**Problem details**
Each line of the records that holds "burst" should be shown in full.

══ Data shown

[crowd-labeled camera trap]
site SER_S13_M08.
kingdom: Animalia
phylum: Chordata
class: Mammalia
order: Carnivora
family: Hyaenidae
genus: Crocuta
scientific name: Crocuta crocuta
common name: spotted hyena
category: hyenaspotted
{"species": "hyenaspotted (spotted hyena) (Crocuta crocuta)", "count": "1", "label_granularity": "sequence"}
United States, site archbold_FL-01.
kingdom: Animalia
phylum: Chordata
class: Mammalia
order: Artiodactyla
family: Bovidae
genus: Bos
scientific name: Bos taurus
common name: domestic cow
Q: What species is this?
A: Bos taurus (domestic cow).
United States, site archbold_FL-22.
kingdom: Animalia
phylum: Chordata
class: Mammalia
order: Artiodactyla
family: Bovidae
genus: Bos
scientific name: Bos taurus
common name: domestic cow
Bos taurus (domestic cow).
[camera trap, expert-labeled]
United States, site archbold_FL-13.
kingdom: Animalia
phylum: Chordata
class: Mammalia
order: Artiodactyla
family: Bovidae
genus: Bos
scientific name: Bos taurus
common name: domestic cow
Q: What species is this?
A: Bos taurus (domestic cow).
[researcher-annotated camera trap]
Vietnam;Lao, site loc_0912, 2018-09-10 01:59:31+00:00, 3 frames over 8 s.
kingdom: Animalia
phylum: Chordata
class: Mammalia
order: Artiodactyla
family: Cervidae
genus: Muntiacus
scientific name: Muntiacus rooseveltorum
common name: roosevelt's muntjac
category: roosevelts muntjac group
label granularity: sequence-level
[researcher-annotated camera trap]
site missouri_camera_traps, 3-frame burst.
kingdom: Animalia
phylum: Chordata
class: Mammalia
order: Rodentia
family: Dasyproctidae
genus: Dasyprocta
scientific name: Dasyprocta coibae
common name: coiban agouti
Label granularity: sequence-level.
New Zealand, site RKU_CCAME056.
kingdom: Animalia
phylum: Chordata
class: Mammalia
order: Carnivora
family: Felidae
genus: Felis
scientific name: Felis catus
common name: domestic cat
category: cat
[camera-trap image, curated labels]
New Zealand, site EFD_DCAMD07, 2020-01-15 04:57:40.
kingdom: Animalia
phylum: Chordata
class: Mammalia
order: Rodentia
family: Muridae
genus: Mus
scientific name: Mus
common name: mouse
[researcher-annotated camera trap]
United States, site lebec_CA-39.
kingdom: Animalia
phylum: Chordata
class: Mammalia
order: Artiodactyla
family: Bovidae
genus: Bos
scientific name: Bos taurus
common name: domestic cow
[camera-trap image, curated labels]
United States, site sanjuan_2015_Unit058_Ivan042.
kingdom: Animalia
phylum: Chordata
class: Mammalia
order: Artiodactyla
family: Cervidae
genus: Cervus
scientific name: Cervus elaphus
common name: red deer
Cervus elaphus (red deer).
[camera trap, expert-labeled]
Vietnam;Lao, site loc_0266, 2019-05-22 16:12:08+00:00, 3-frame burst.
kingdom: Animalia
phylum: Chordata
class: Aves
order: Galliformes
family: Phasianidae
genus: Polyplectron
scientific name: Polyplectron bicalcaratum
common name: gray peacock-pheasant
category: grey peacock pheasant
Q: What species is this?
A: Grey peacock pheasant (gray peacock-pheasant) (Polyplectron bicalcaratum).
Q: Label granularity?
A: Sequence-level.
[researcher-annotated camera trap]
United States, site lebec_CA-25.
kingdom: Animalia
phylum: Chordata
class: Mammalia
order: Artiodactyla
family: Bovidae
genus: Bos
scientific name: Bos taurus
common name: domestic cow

════

**Your solution**
site missouri_camera_traps, 3-frame burst.
Vietnam;Lao, site loc_0266, 2019-05-22 16:12:08+00:00, 3-frame burst.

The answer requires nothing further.